Yet another C17 coincidence

The English Civil War often looked like Round Two of the Wars of the Roses with, geographically, Yorkists morphing into Parliamentarians and Lancastrians becoming Royalists. One parliamentary commander was a Richard Neville and another bore the name of Ralph Assheton, as we shall show, descended from the Vice-Constable of the 1480s:

Colonel Assheton, of Middleton, near Manchester, was one of the principal Parliamentary commanders in Lancashire. (He should not be confused with his relation (also Ralph) of Whalley and Downham.) He had been elected MP for Lancashire in the ‘Long Parliament’ in November 1640. He was one of those who took part in the defence of Manchester in 1642. In 1643 he was involved in the Battle of Read Bridge (or Whalley as it is sometimes described) where a relatively small force of Parliamentarians surprised a much larger force under the Earl of Derby and routed it. In 1644 he was at the Battle of Nantwich (where his performance was commended by Fairfax) and at Marston Moor.

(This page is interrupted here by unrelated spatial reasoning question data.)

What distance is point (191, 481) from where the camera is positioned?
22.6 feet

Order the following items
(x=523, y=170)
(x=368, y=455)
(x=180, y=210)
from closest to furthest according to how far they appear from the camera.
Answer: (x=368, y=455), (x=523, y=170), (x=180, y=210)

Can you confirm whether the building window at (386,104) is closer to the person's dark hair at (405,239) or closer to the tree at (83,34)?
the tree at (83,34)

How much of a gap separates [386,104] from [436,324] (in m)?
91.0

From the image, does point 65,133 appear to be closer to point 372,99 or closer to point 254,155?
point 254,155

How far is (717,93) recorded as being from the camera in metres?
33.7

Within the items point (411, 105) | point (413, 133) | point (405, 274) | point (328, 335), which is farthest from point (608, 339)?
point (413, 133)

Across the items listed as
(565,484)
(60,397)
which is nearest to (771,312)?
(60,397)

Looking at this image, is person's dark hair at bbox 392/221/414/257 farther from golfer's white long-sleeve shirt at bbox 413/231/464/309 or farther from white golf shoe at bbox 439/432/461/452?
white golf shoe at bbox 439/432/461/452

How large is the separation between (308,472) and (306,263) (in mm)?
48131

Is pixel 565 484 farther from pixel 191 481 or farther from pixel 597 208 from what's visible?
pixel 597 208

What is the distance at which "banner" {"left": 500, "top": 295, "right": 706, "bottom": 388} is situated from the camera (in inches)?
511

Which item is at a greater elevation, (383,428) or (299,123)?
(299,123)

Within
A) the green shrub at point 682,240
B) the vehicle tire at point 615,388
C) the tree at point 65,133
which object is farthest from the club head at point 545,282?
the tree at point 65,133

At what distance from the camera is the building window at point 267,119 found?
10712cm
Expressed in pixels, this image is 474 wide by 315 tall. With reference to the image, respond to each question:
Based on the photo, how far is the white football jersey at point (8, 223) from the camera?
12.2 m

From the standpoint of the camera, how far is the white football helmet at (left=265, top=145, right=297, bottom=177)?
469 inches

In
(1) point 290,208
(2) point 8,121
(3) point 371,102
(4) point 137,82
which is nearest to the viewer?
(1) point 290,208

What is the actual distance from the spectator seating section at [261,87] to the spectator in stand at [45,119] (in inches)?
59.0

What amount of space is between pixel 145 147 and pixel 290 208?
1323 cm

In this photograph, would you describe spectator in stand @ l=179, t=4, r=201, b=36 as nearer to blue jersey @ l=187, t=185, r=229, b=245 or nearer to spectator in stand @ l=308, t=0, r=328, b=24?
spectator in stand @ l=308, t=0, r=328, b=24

He was to end his career as Major-General and commander-in-chief in Lancashire.

As a Presbyterian, and relative moderate, he was one of those excluded from Parliament in 1648. However, he fought on the Parliamentary side at Preston, in August that year. He died in 1650, and his brass in Middleton Church is said to be the only surviving one showing a Parliamentary officer in armour.